> **TASK SET**:
#1 According to the text on Hugh of Montgomery, what fine did William Rufus impose when he pardoned Hugh in 1096?
#2 Copy out, word for word, the passage of the Hugh of Montgomery text from "Hugh of Montgomery, 2nd Earl of Shrewsbury (died" up to and including "Hugh the Red.".

> **TEXT BLOCK**:
- - -

= Hugh of Montgomery, 2nd Earl of Shrewsbury =

Anglo-Norman aristocrat

Map showing Shropshire, a.k.a. Shrewsbury

Hugh of Montgomery, 2nd Earl of Shrewsbury (died 1098), was an Anglo-Norman aristocrat and member of the House of Bellême. He was also known as Hugh the Red.

==Life==
Hugh was the second surviving son of Roger de Montgomerie, 1st Earl of Shrewsbury of the House of Montgomery, and Mabel de Bellême of the House of Belleme. As was typical of the first post-Conquest generation, he inherited most of his father's English possessions while his older brother Robert of Bellême inherited the vast lordship of Bellême. He was at the castle of Bures-sur-Dives in December 1079 when his mother was murdered and pursued the perpetrators but was unable to overtake them. In the summer of 1080, along with his brothers he attested a charter for the abbey of Troarn (Diocese of Bayeux) by their father "for the redemption of his soul and [those] of his relatives, and especially of his wife Mabel lately deceased; and of his sons".

In 1094 at his father's death Hugh succeeded to his father's English titles and honors as well as his Welsh lands, as Earl of Shrewsbury. In 1095 he joined in the conspiracy of those supporting Robert de Mowbray against William Rufus. In 1096 he was pardoned by William Rufus after a fine of £3,000. During his four years as earl, he spent most of his time in the Welsh Marches fighting against the Welsh. In 1098, he joined forces with Hugh d'Avranches, 1st Earl of Chester in an attempt to recover Anglesey, which had been lost in the Welsh revolt of 1094.

- - -

> **DATASET CONTENT**:
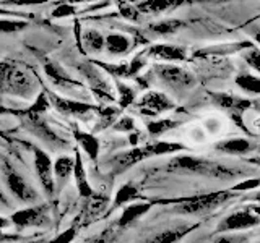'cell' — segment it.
<instances>
[{"label": "cell", "mask_w": 260, "mask_h": 243, "mask_svg": "<svg viewBox=\"0 0 260 243\" xmlns=\"http://www.w3.org/2000/svg\"><path fill=\"white\" fill-rule=\"evenodd\" d=\"M117 89L120 96V107H127V105H130L135 101V91L130 86L117 81Z\"/></svg>", "instance_id": "cell-27"}, {"label": "cell", "mask_w": 260, "mask_h": 243, "mask_svg": "<svg viewBox=\"0 0 260 243\" xmlns=\"http://www.w3.org/2000/svg\"><path fill=\"white\" fill-rule=\"evenodd\" d=\"M35 152V169H36V175L39 178L41 186L44 188V191L51 196L55 191V182H54V164L49 154L44 152L41 148L32 149Z\"/></svg>", "instance_id": "cell-5"}, {"label": "cell", "mask_w": 260, "mask_h": 243, "mask_svg": "<svg viewBox=\"0 0 260 243\" xmlns=\"http://www.w3.org/2000/svg\"><path fill=\"white\" fill-rule=\"evenodd\" d=\"M104 47L112 55H122L130 49V39L120 32H111L109 36L104 37Z\"/></svg>", "instance_id": "cell-16"}, {"label": "cell", "mask_w": 260, "mask_h": 243, "mask_svg": "<svg viewBox=\"0 0 260 243\" xmlns=\"http://www.w3.org/2000/svg\"><path fill=\"white\" fill-rule=\"evenodd\" d=\"M255 199H257V201L260 202V193H258V194H257V196H255Z\"/></svg>", "instance_id": "cell-45"}, {"label": "cell", "mask_w": 260, "mask_h": 243, "mask_svg": "<svg viewBox=\"0 0 260 243\" xmlns=\"http://www.w3.org/2000/svg\"><path fill=\"white\" fill-rule=\"evenodd\" d=\"M73 180H75V185L78 188V193L81 198H91L93 196V188L89 185L88 178H86V170L83 166V160H81L80 152H75V160H73Z\"/></svg>", "instance_id": "cell-11"}, {"label": "cell", "mask_w": 260, "mask_h": 243, "mask_svg": "<svg viewBox=\"0 0 260 243\" xmlns=\"http://www.w3.org/2000/svg\"><path fill=\"white\" fill-rule=\"evenodd\" d=\"M44 71H46V75L51 78L54 83H57V85H62V86H80V83H77V81H73L72 78H70V75L69 73H65L62 68H59L57 65H54V63H47V65H44Z\"/></svg>", "instance_id": "cell-18"}, {"label": "cell", "mask_w": 260, "mask_h": 243, "mask_svg": "<svg viewBox=\"0 0 260 243\" xmlns=\"http://www.w3.org/2000/svg\"><path fill=\"white\" fill-rule=\"evenodd\" d=\"M0 201H2V202H7V198H5V194H4L2 191H0Z\"/></svg>", "instance_id": "cell-44"}, {"label": "cell", "mask_w": 260, "mask_h": 243, "mask_svg": "<svg viewBox=\"0 0 260 243\" xmlns=\"http://www.w3.org/2000/svg\"><path fill=\"white\" fill-rule=\"evenodd\" d=\"M177 2H168V0H153V2H145L137 5V10L138 12H145V13H161V12H166L169 10L171 7L176 5Z\"/></svg>", "instance_id": "cell-24"}, {"label": "cell", "mask_w": 260, "mask_h": 243, "mask_svg": "<svg viewBox=\"0 0 260 243\" xmlns=\"http://www.w3.org/2000/svg\"><path fill=\"white\" fill-rule=\"evenodd\" d=\"M213 243H234V238L233 237H219Z\"/></svg>", "instance_id": "cell-41"}, {"label": "cell", "mask_w": 260, "mask_h": 243, "mask_svg": "<svg viewBox=\"0 0 260 243\" xmlns=\"http://www.w3.org/2000/svg\"><path fill=\"white\" fill-rule=\"evenodd\" d=\"M189 230L190 229H171V230H165V232H159L156 235H153L151 238L145 240L142 243H177V240L182 238Z\"/></svg>", "instance_id": "cell-19"}, {"label": "cell", "mask_w": 260, "mask_h": 243, "mask_svg": "<svg viewBox=\"0 0 260 243\" xmlns=\"http://www.w3.org/2000/svg\"><path fill=\"white\" fill-rule=\"evenodd\" d=\"M73 172V159L69 156H60L54 162V182L57 185H63L69 180Z\"/></svg>", "instance_id": "cell-17"}, {"label": "cell", "mask_w": 260, "mask_h": 243, "mask_svg": "<svg viewBox=\"0 0 260 243\" xmlns=\"http://www.w3.org/2000/svg\"><path fill=\"white\" fill-rule=\"evenodd\" d=\"M26 26V23L21 20H0V34H5V32H16Z\"/></svg>", "instance_id": "cell-29"}, {"label": "cell", "mask_w": 260, "mask_h": 243, "mask_svg": "<svg viewBox=\"0 0 260 243\" xmlns=\"http://www.w3.org/2000/svg\"><path fill=\"white\" fill-rule=\"evenodd\" d=\"M258 185H260V178H255V180H249V182H244V183L238 185L236 190H249V188H255Z\"/></svg>", "instance_id": "cell-38"}, {"label": "cell", "mask_w": 260, "mask_h": 243, "mask_svg": "<svg viewBox=\"0 0 260 243\" xmlns=\"http://www.w3.org/2000/svg\"><path fill=\"white\" fill-rule=\"evenodd\" d=\"M252 148V144L247 140H228L221 144H218V149L221 152H228V154H244V152H249Z\"/></svg>", "instance_id": "cell-20"}, {"label": "cell", "mask_w": 260, "mask_h": 243, "mask_svg": "<svg viewBox=\"0 0 260 243\" xmlns=\"http://www.w3.org/2000/svg\"><path fill=\"white\" fill-rule=\"evenodd\" d=\"M85 243H114V232L111 229H108V230L101 232L100 235H96V237L86 240Z\"/></svg>", "instance_id": "cell-35"}, {"label": "cell", "mask_w": 260, "mask_h": 243, "mask_svg": "<svg viewBox=\"0 0 260 243\" xmlns=\"http://www.w3.org/2000/svg\"><path fill=\"white\" fill-rule=\"evenodd\" d=\"M21 243H43L41 240H26V241H21Z\"/></svg>", "instance_id": "cell-43"}, {"label": "cell", "mask_w": 260, "mask_h": 243, "mask_svg": "<svg viewBox=\"0 0 260 243\" xmlns=\"http://www.w3.org/2000/svg\"><path fill=\"white\" fill-rule=\"evenodd\" d=\"M83 40H85V46L88 47V51H91V52H101L104 49V36L100 31H94V29L85 31Z\"/></svg>", "instance_id": "cell-23"}, {"label": "cell", "mask_w": 260, "mask_h": 243, "mask_svg": "<svg viewBox=\"0 0 260 243\" xmlns=\"http://www.w3.org/2000/svg\"><path fill=\"white\" fill-rule=\"evenodd\" d=\"M77 232H78V227H70V229L62 232L60 235H57L51 243H70L73 238L77 237Z\"/></svg>", "instance_id": "cell-33"}, {"label": "cell", "mask_w": 260, "mask_h": 243, "mask_svg": "<svg viewBox=\"0 0 260 243\" xmlns=\"http://www.w3.org/2000/svg\"><path fill=\"white\" fill-rule=\"evenodd\" d=\"M260 224V217L252 214L250 211H239L231 216H228L224 221L219 224L218 230L219 232H228V230H241V229H249Z\"/></svg>", "instance_id": "cell-10"}, {"label": "cell", "mask_w": 260, "mask_h": 243, "mask_svg": "<svg viewBox=\"0 0 260 243\" xmlns=\"http://www.w3.org/2000/svg\"><path fill=\"white\" fill-rule=\"evenodd\" d=\"M8 225H10V219H7V217H2V216H0V230L7 229Z\"/></svg>", "instance_id": "cell-40"}, {"label": "cell", "mask_w": 260, "mask_h": 243, "mask_svg": "<svg viewBox=\"0 0 260 243\" xmlns=\"http://www.w3.org/2000/svg\"><path fill=\"white\" fill-rule=\"evenodd\" d=\"M246 62L250 65L252 68H255L257 71H260V51H257V49H252L250 52H247Z\"/></svg>", "instance_id": "cell-37"}, {"label": "cell", "mask_w": 260, "mask_h": 243, "mask_svg": "<svg viewBox=\"0 0 260 243\" xmlns=\"http://www.w3.org/2000/svg\"><path fill=\"white\" fill-rule=\"evenodd\" d=\"M119 12L125 20L138 21V15H140V12L137 10V7L130 5V4H119Z\"/></svg>", "instance_id": "cell-31"}, {"label": "cell", "mask_w": 260, "mask_h": 243, "mask_svg": "<svg viewBox=\"0 0 260 243\" xmlns=\"http://www.w3.org/2000/svg\"><path fill=\"white\" fill-rule=\"evenodd\" d=\"M120 113V110L119 109H112V107H109V109H104V110H100V117H101V122H100V130H104L106 127H111L112 124H116L117 122V115Z\"/></svg>", "instance_id": "cell-28"}, {"label": "cell", "mask_w": 260, "mask_h": 243, "mask_svg": "<svg viewBox=\"0 0 260 243\" xmlns=\"http://www.w3.org/2000/svg\"><path fill=\"white\" fill-rule=\"evenodd\" d=\"M0 16H18V13L10 12V10H0Z\"/></svg>", "instance_id": "cell-42"}, {"label": "cell", "mask_w": 260, "mask_h": 243, "mask_svg": "<svg viewBox=\"0 0 260 243\" xmlns=\"http://www.w3.org/2000/svg\"><path fill=\"white\" fill-rule=\"evenodd\" d=\"M18 240H23L20 235L5 233L4 230H0V243H2V241H18Z\"/></svg>", "instance_id": "cell-39"}, {"label": "cell", "mask_w": 260, "mask_h": 243, "mask_svg": "<svg viewBox=\"0 0 260 243\" xmlns=\"http://www.w3.org/2000/svg\"><path fill=\"white\" fill-rule=\"evenodd\" d=\"M106 205H108V196H101V194L100 196H91V201H89V211H91L93 216H96L106 208Z\"/></svg>", "instance_id": "cell-32"}, {"label": "cell", "mask_w": 260, "mask_h": 243, "mask_svg": "<svg viewBox=\"0 0 260 243\" xmlns=\"http://www.w3.org/2000/svg\"><path fill=\"white\" fill-rule=\"evenodd\" d=\"M73 136H75V140L80 144V148L88 154V157L91 160H98V156H100V140H98L94 135L81 132V130H78V128H75Z\"/></svg>", "instance_id": "cell-14"}, {"label": "cell", "mask_w": 260, "mask_h": 243, "mask_svg": "<svg viewBox=\"0 0 260 243\" xmlns=\"http://www.w3.org/2000/svg\"><path fill=\"white\" fill-rule=\"evenodd\" d=\"M0 91L28 99L35 94V81L12 60L0 62Z\"/></svg>", "instance_id": "cell-1"}, {"label": "cell", "mask_w": 260, "mask_h": 243, "mask_svg": "<svg viewBox=\"0 0 260 243\" xmlns=\"http://www.w3.org/2000/svg\"><path fill=\"white\" fill-rule=\"evenodd\" d=\"M5 178L8 190L12 191L16 199H20L21 202H31L36 199V191L31 188L29 183L20 174H16L10 167L5 169Z\"/></svg>", "instance_id": "cell-9"}, {"label": "cell", "mask_w": 260, "mask_h": 243, "mask_svg": "<svg viewBox=\"0 0 260 243\" xmlns=\"http://www.w3.org/2000/svg\"><path fill=\"white\" fill-rule=\"evenodd\" d=\"M156 73L165 83H168V86L177 89V91L190 88L195 83L193 75L179 67H174V65H159L156 67Z\"/></svg>", "instance_id": "cell-6"}, {"label": "cell", "mask_w": 260, "mask_h": 243, "mask_svg": "<svg viewBox=\"0 0 260 243\" xmlns=\"http://www.w3.org/2000/svg\"><path fill=\"white\" fill-rule=\"evenodd\" d=\"M49 109V101H47V97H46V94H39L38 97H36V102H35V105L28 110V113L31 117H35L36 113H43V112H46Z\"/></svg>", "instance_id": "cell-30"}, {"label": "cell", "mask_w": 260, "mask_h": 243, "mask_svg": "<svg viewBox=\"0 0 260 243\" xmlns=\"http://www.w3.org/2000/svg\"><path fill=\"white\" fill-rule=\"evenodd\" d=\"M236 83L239 85V88H242L244 91L247 93H254V94H258L260 93V79L252 76V75H247V73H242L238 78H236Z\"/></svg>", "instance_id": "cell-25"}, {"label": "cell", "mask_w": 260, "mask_h": 243, "mask_svg": "<svg viewBox=\"0 0 260 243\" xmlns=\"http://www.w3.org/2000/svg\"><path fill=\"white\" fill-rule=\"evenodd\" d=\"M114 130H116V132H132V130H135V122L130 117H122L120 120L116 122Z\"/></svg>", "instance_id": "cell-34"}, {"label": "cell", "mask_w": 260, "mask_h": 243, "mask_svg": "<svg viewBox=\"0 0 260 243\" xmlns=\"http://www.w3.org/2000/svg\"><path fill=\"white\" fill-rule=\"evenodd\" d=\"M70 15H75V7H72V5H59L52 12L54 18H65V16H70Z\"/></svg>", "instance_id": "cell-36"}, {"label": "cell", "mask_w": 260, "mask_h": 243, "mask_svg": "<svg viewBox=\"0 0 260 243\" xmlns=\"http://www.w3.org/2000/svg\"><path fill=\"white\" fill-rule=\"evenodd\" d=\"M169 170H184V172L190 174H199V175H210V177H223V178H231L236 177V170L230 169L226 166L216 164V162L199 159V157H190V156H181L171 160L168 166Z\"/></svg>", "instance_id": "cell-2"}, {"label": "cell", "mask_w": 260, "mask_h": 243, "mask_svg": "<svg viewBox=\"0 0 260 243\" xmlns=\"http://www.w3.org/2000/svg\"><path fill=\"white\" fill-rule=\"evenodd\" d=\"M47 222L46 206H31L16 211L10 217V224L16 227H41Z\"/></svg>", "instance_id": "cell-8"}, {"label": "cell", "mask_w": 260, "mask_h": 243, "mask_svg": "<svg viewBox=\"0 0 260 243\" xmlns=\"http://www.w3.org/2000/svg\"><path fill=\"white\" fill-rule=\"evenodd\" d=\"M181 149V144L176 143H154L150 146H143V148H134L128 152H122L114 159V166L119 170H124L135 166L137 162H140L150 156H158V154H166V152H174Z\"/></svg>", "instance_id": "cell-3"}, {"label": "cell", "mask_w": 260, "mask_h": 243, "mask_svg": "<svg viewBox=\"0 0 260 243\" xmlns=\"http://www.w3.org/2000/svg\"><path fill=\"white\" fill-rule=\"evenodd\" d=\"M138 198V188L132 183H125L122 185L119 191L116 193V198H114V206L119 208L122 205H125V202H130V201H135Z\"/></svg>", "instance_id": "cell-21"}, {"label": "cell", "mask_w": 260, "mask_h": 243, "mask_svg": "<svg viewBox=\"0 0 260 243\" xmlns=\"http://www.w3.org/2000/svg\"><path fill=\"white\" fill-rule=\"evenodd\" d=\"M137 105H138V110H140L143 115L154 117V115H159L161 112L173 109L174 102L171 101L166 94L151 91V93H146L145 96H142V99L138 101Z\"/></svg>", "instance_id": "cell-7"}, {"label": "cell", "mask_w": 260, "mask_h": 243, "mask_svg": "<svg viewBox=\"0 0 260 243\" xmlns=\"http://www.w3.org/2000/svg\"><path fill=\"white\" fill-rule=\"evenodd\" d=\"M52 104L55 105L59 112L62 113H69V115H85V113L94 110L93 105L85 104V102H78V101H70V99H60L57 96H51Z\"/></svg>", "instance_id": "cell-13"}, {"label": "cell", "mask_w": 260, "mask_h": 243, "mask_svg": "<svg viewBox=\"0 0 260 243\" xmlns=\"http://www.w3.org/2000/svg\"><path fill=\"white\" fill-rule=\"evenodd\" d=\"M230 198L228 191H216V193H208V194H199L195 198L184 199L177 211L185 214H199V213H207V211L215 209L221 202H224Z\"/></svg>", "instance_id": "cell-4"}, {"label": "cell", "mask_w": 260, "mask_h": 243, "mask_svg": "<svg viewBox=\"0 0 260 243\" xmlns=\"http://www.w3.org/2000/svg\"><path fill=\"white\" fill-rule=\"evenodd\" d=\"M150 55L156 57L159 60H166V62H179L184 60L187 57V51L181 46H171V44H158L150 47L148 51Z\"/></svg>", "instance_id": "cell-12"}, {"label": "cell", "mask_w": 260, "mask_h": 243, "mask_svg": "<svg viewBox=\"0 0 260 243\" xmlns=\"http://www.w3.org/2000/svg\"><path fill=\"white\" fill-rule=\"evenodd\" d=\"M150 209H151L150 202H132V205H128L124 211H122V214L117 221V225L128 227L130 224H134L137 219H140L143 214L148 213Z\"/></svg>", "instance_id": "cell-15"}, {"label": "cell", "mask_w": 260, "mask_h": 243, "mask_svg": "<svg viewBox=\"0 0 260 243\" xmlns=\"http://www.w3.org/2000/svg\"><path fill=\"white\" fill-rule=\"evenodd\" d=\"M184 26V23L181 20H162L158 23H153L150 29L154 31L156 34L159 36H168V34H173L177 29H181Z\"/></svg>", "instance_id": "cell-22"}, {"label": "cell", "mask_w": 260, "mask_h": 243, "mask_svg": "<svg viewBox=\"0 0 260 243\" xmlns=\"http://www.w3.org/2000/svg\"><path fill=\"white\" fill-rule=\"evenodd\" d=\"M177 124L173 120H158V122H150L148 125H146V128H148V132L151 136H159L162 135L165 132H168V130L174 128Z\"/></svg>", "instance_id": "cell-26"}]
</instances>
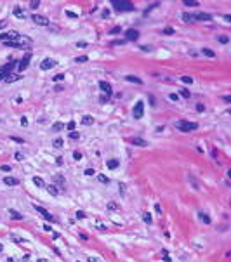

- - -

> **RESULTS FOR EACH TASK**:
#1 A fine of £3,000.

#2
Hugh of Montgomery, 2nd Earl of Shrewsbury (died 1098), was an Anglo-Norman aristocrat and member of the House of Bellême. He was also known as Hugh the Red.